- About this exercise: Lines with the word "when" are the ones wanted. Copy each of them from the entries below.

- Data supplied:
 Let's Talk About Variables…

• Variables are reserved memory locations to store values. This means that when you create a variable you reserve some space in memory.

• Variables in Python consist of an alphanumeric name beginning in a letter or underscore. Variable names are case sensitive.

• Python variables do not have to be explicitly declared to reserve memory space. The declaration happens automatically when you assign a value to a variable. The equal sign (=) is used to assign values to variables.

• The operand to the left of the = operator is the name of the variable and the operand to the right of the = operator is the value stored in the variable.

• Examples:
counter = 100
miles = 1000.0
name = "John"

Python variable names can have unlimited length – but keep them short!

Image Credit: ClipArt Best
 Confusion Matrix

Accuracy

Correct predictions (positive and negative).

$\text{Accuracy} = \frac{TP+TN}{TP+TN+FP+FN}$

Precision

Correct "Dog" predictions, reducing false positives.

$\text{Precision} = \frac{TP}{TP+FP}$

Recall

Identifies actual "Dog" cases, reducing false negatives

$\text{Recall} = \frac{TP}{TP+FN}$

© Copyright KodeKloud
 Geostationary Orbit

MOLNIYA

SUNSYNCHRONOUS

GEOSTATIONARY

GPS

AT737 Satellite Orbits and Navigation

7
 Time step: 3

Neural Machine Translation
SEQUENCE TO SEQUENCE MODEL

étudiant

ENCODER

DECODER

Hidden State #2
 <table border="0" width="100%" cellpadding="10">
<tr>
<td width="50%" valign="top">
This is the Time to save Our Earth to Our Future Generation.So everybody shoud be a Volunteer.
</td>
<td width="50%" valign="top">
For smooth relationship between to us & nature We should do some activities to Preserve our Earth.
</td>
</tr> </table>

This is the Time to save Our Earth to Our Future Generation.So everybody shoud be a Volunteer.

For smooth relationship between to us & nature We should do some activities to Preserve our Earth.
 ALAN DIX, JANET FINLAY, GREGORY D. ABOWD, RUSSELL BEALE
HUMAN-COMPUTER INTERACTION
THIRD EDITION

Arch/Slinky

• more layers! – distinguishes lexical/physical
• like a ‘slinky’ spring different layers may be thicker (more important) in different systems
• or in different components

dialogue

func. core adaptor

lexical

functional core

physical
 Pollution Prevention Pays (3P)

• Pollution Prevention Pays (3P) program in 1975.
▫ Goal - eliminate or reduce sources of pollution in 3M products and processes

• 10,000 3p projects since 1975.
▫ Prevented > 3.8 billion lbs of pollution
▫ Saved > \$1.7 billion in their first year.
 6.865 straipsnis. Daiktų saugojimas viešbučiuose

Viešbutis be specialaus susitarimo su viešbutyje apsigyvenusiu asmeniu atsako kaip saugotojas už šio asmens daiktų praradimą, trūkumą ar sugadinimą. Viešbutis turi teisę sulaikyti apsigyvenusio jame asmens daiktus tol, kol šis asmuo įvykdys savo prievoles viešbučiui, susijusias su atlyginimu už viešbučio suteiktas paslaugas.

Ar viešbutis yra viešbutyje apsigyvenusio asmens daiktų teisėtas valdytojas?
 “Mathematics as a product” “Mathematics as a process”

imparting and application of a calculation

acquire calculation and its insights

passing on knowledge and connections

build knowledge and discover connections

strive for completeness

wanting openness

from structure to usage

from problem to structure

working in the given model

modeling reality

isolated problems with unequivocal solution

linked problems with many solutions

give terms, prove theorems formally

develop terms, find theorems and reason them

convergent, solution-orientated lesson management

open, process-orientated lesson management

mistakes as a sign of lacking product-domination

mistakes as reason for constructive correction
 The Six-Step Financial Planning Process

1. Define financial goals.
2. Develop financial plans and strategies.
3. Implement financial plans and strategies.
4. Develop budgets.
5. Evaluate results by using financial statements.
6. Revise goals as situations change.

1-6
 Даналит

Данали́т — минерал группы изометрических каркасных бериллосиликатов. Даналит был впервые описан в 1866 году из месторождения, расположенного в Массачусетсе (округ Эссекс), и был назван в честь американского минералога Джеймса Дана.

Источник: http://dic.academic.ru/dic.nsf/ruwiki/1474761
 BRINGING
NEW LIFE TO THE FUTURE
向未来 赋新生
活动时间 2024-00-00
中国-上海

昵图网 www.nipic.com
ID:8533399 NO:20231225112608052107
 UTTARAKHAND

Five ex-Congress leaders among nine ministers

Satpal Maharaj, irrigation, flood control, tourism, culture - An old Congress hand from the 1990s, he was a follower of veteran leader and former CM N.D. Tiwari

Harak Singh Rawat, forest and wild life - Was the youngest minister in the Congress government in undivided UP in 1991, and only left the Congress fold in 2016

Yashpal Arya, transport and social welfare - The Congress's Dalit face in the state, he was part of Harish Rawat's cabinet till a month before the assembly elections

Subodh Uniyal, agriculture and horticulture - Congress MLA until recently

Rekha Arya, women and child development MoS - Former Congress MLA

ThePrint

- Exercise solution:
• Variables are reserved memory locations to store values. This means that when you create a variable you reserve some space in memory.
• Python variables do not have to be explicitly declared to reserve memory space. The declaration happens automatically when you assign a value to a variable. The equal sign (=) is used to assign values to variables.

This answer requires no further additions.